In general, each line in data file represents one positive instance and n negative instances in a same impression. The format is like: <br>

`[label0] ... [labeln] [Impression:i] [User:u] [CandidateNews0:w1,w2,w3,...] ... [CandidateNewsn:w1,w2,w3,...] [ClickedNews0:w1,w2,w3,...] ...`

<br>

It contains several parts seperated by space, i.e. label part, Impression part `<impresison id>`, User part `<user id>`, CandidateNews part, ClickedHistory part. CandidateNews part describes the target news article we are going to score in this instance, it is represented by (aligned) title words. To take a quick example, a news title may be : `Trump to deliver State of the Union address next week` , then the title words value may be `CandidateNewsi:34,45,334,23,12,987,3456,111,456,432`. <br>
ClickedNewsk describe the k-th news article the user ever clicked and the format is the same as candidate news. Words are aligned in news title. We use a fixed length to describe an article, if the title is less than the fixed length, just pad it with zeros.

### test data
One simple example: <br>
`1 Impression:0 User:6446 CandidateNews0:18707,23848,13490,10948,21385,11606,1251,16591,827,28081 ClickedNews0:27838,7376,16567,28518,119,21248,7598,9349,20324,9349 ClickedNews1:7969,9783,1741,2549,27104,14669,14777,21343,7667,20324 ...`
<br>

In general, each line in data file represents one instance. The format is like: <br>

`[label] [Impression:i] [User:u] [CandidateNews0:w1,w2,w3,...] [ClickedNews0:w1,w2,w3,...] ...`
<br>

## Global settings and imports

In [1]:
import sys
sys.path.append("../../")
from reco_utils.recommender.deeprec.deeprec_utils import download_deeprec_resources, prepare_hparams 
from reco_utils.recommender.deeprec.models.nrms import NRMSModel
from reco_utils.recommender.deeprec.IO.news_iterator import NewsIterator
import papermill as pm
from tempfile import TemporaryDirectory
import tensorflow as tf
import os

print("System version: {}".format(sys.version))
print("Tensorflow version: {}".format(tf.__version__))

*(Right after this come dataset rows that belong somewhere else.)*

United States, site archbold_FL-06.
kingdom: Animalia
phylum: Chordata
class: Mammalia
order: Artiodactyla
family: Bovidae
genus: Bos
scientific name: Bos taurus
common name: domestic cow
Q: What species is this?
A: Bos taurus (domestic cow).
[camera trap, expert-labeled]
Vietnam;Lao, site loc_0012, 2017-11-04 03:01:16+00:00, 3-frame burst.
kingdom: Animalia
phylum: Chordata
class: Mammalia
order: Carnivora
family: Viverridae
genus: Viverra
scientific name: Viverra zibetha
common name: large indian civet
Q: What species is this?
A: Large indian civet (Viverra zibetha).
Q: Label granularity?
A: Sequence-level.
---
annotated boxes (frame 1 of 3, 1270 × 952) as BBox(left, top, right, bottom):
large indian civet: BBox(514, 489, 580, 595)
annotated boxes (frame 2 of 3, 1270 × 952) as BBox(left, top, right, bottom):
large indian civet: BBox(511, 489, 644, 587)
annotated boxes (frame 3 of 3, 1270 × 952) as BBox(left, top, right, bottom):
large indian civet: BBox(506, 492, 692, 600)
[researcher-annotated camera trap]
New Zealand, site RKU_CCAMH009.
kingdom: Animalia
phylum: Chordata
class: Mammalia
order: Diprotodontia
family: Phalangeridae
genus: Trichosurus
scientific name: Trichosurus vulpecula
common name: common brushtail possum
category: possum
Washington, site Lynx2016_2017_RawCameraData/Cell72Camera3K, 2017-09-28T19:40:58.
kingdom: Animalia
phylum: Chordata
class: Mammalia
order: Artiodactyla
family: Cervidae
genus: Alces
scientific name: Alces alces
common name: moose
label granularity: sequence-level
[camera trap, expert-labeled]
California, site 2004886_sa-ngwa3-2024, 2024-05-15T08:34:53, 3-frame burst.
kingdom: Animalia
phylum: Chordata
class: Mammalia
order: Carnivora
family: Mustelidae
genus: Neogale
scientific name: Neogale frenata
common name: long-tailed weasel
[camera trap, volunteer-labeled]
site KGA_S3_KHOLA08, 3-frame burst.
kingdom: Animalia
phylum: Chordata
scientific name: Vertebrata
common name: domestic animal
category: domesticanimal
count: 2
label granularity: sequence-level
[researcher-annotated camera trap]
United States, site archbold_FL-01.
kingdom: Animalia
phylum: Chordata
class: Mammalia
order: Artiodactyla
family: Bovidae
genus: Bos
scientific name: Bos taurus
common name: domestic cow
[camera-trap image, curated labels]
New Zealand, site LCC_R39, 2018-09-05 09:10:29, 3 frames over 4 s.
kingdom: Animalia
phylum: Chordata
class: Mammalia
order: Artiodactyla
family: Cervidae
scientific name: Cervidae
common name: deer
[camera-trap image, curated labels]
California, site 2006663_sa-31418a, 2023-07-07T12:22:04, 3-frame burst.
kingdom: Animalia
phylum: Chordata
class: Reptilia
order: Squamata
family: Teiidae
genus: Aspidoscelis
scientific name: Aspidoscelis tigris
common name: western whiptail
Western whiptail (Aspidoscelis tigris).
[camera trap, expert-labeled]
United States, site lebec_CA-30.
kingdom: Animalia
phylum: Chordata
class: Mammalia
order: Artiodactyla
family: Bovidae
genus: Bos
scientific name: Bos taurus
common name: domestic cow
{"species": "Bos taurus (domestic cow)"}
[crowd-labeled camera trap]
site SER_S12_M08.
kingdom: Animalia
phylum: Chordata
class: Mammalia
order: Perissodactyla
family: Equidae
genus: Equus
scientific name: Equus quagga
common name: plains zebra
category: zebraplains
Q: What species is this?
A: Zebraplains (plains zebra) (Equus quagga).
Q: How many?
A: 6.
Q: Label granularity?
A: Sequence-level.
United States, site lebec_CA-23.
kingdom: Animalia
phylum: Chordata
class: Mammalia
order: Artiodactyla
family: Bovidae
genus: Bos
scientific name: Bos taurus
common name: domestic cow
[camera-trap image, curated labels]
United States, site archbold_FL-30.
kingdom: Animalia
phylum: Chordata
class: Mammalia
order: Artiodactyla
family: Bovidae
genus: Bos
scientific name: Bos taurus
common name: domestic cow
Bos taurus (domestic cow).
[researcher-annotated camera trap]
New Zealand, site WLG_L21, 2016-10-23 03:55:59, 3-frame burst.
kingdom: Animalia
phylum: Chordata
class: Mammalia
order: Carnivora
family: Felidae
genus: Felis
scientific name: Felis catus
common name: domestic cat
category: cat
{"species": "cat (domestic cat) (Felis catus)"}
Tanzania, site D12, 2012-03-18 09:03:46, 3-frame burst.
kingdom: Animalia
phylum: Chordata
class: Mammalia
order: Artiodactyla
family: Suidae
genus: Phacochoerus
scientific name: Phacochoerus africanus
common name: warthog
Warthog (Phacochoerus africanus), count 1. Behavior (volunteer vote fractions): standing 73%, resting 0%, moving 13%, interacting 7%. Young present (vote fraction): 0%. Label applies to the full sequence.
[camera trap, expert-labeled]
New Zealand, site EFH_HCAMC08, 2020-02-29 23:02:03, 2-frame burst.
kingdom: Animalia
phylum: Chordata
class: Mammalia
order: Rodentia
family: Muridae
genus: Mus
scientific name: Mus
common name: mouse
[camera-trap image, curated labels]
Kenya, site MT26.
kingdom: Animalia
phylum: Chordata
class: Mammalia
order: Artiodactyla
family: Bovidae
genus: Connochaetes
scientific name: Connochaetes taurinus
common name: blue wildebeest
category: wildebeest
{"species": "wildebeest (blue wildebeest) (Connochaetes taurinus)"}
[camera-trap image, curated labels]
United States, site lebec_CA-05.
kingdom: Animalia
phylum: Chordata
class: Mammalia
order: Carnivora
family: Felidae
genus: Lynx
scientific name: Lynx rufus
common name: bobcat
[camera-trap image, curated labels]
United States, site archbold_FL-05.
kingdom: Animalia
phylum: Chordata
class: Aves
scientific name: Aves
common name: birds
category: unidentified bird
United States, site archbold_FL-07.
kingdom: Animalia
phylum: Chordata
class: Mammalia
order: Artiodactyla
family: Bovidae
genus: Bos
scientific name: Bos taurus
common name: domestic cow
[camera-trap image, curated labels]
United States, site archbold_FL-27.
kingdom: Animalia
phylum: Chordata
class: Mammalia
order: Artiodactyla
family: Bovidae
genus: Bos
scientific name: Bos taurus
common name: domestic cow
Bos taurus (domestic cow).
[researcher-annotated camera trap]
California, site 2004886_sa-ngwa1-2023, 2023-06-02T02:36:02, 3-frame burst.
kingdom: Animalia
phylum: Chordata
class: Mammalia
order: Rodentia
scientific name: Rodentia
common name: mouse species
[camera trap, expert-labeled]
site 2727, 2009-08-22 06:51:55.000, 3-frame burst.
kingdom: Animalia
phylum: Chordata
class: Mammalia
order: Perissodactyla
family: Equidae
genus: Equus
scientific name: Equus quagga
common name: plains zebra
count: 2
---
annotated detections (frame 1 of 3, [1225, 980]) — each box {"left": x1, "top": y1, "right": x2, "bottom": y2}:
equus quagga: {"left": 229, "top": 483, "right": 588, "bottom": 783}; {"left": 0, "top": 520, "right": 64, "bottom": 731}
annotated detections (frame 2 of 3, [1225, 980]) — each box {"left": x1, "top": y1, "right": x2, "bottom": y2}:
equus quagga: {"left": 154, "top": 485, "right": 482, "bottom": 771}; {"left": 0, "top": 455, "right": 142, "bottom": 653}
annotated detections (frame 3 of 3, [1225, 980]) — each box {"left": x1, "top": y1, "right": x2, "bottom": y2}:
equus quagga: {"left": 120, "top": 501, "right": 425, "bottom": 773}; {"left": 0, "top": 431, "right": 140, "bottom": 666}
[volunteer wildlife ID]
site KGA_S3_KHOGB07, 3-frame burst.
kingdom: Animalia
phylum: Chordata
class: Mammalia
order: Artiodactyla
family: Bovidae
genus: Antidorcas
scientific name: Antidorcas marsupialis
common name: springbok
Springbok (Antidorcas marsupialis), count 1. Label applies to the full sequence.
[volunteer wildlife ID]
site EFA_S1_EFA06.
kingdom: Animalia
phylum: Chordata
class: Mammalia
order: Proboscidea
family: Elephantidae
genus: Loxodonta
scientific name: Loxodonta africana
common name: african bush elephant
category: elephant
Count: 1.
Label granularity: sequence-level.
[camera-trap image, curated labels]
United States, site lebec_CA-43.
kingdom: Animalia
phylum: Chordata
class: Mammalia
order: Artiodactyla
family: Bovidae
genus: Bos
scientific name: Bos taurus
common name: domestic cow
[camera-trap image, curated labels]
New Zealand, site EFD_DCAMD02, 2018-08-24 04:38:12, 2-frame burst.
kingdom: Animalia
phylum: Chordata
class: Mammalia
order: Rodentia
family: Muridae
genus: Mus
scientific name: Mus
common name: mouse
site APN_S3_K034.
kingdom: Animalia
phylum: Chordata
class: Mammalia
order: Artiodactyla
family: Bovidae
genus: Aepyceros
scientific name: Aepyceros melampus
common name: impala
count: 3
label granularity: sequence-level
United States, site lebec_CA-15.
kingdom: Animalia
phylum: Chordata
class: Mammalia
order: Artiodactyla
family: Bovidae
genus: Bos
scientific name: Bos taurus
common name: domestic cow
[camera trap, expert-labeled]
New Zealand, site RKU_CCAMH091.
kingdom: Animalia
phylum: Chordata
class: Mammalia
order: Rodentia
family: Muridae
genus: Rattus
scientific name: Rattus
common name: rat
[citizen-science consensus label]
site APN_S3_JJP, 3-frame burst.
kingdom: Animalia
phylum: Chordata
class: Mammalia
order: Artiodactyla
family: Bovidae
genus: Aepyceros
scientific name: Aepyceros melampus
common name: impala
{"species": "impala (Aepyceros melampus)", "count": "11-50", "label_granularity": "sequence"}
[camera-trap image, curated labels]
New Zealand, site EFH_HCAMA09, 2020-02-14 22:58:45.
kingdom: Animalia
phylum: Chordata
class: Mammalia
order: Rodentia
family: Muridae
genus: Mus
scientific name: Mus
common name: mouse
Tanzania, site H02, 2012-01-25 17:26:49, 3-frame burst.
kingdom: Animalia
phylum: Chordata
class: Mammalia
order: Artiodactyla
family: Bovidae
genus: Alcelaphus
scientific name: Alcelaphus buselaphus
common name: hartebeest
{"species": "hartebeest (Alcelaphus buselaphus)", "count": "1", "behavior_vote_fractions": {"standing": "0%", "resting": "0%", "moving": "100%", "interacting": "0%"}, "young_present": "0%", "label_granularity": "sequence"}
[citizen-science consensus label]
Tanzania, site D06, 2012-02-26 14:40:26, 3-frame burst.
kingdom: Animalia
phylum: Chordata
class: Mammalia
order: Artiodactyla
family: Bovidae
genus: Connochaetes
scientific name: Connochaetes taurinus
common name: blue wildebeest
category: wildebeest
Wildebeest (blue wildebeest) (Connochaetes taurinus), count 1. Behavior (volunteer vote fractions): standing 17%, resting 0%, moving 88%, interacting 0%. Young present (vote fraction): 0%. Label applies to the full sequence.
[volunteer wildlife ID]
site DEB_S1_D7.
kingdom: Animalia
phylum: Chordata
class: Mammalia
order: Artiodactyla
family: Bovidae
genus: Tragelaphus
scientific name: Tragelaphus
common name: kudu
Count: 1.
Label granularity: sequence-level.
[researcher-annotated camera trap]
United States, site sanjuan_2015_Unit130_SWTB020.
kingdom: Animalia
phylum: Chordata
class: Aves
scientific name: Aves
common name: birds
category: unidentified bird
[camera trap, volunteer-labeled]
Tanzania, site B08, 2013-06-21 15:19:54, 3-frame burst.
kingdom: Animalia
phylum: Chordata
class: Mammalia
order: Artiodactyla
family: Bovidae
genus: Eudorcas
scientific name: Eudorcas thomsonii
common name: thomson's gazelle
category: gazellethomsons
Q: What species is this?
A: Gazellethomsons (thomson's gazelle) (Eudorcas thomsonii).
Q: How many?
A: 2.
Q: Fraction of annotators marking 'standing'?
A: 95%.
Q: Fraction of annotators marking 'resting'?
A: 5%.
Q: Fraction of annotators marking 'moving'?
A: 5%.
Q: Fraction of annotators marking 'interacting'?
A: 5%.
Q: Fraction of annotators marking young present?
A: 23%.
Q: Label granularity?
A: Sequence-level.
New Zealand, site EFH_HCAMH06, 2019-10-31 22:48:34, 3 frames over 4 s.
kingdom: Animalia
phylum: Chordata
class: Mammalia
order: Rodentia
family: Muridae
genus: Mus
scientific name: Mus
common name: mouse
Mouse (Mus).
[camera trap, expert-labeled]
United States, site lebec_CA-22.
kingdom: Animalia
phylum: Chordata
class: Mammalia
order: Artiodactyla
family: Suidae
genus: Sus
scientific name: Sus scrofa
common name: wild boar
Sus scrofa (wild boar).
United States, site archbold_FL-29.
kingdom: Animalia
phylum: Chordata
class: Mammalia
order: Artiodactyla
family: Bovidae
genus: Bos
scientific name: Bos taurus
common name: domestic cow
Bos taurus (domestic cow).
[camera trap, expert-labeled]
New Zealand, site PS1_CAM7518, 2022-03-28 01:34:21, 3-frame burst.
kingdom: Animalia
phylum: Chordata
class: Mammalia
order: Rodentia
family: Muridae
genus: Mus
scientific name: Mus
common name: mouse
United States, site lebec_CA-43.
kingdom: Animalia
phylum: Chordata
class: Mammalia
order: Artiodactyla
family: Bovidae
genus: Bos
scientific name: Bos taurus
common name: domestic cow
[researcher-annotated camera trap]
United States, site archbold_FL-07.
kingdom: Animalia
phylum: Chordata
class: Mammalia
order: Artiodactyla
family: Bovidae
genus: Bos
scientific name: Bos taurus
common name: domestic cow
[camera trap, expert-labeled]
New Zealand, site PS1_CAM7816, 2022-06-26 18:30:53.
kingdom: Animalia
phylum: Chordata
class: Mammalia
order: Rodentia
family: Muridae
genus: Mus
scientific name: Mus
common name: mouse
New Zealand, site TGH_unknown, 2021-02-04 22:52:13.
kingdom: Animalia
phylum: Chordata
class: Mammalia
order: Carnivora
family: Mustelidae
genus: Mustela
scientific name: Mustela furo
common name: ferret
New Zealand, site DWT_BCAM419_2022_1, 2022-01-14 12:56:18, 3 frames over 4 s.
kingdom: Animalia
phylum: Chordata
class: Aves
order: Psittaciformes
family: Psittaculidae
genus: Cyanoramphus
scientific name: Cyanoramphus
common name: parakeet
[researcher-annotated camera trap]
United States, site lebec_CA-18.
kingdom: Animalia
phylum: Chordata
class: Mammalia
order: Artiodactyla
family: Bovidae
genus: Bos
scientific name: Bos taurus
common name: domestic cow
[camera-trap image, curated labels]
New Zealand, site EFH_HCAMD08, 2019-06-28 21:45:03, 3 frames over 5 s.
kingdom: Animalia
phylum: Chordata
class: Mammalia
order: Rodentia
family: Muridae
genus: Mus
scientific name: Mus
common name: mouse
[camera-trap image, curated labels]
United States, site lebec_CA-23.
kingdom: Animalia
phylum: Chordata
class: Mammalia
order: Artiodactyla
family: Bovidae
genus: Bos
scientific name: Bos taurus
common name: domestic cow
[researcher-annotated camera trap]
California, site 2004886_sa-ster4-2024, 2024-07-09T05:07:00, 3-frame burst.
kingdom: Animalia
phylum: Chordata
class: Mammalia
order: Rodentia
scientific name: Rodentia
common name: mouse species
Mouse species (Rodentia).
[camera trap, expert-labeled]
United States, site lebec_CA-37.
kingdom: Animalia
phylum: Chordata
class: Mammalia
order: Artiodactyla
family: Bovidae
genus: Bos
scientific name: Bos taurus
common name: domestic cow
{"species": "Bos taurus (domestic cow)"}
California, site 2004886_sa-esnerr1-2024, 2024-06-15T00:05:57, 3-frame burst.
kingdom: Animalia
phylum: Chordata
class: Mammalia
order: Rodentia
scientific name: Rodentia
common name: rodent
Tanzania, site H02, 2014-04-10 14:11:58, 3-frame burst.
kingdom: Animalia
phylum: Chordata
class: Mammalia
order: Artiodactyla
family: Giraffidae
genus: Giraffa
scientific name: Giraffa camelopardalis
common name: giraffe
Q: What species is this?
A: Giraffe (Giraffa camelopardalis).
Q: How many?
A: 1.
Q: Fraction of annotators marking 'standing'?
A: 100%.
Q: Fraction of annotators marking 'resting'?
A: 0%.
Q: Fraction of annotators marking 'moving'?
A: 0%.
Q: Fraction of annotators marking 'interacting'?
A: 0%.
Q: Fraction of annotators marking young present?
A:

# tmpdir = TemporaryDirectory()
data_path = '../../tests/resources/nrms'

  _np_qint8 = np.dtype([("qint8", np.int8, 1)])
  _np_quint8 = np.dtype([("quint8", np.uint8, 1)])
  _np_qint16 = np.dtype([("qint16", np.int16, 1)])
  _np_quint16 = np.dtype([("quint16", np.uint16, 1)])
  _np_qint32 = np.dtype([("qint32", np.int32, 1)])
  np_resource = np.dtype([("resource", np.ubyte, 1)])


System version: 3.6.10 |Anaconda, Inc.| (default, Jan  7 2020, 21:14:29) 
[GCC 7.3.0]
Tensorflow version: 1.12.0


## Download and load data

In [2]:
#data_path = tmpdir.name
yaml_file = os.path.join(data_path, r'nrms.yaml')
train_file = os.path.join(data_path, r'train.txt')
valid_file = os.path.join(data_path, r'test.txt')
wordEmb_file = os.path.join(data_path, r'embedding.npy')
if not os.path.exists(yaml_file):
    download_deeprec_resources(r'https://recodatasets.blob.core.windows.net/newsrec/', data_path, 'nrms.zip')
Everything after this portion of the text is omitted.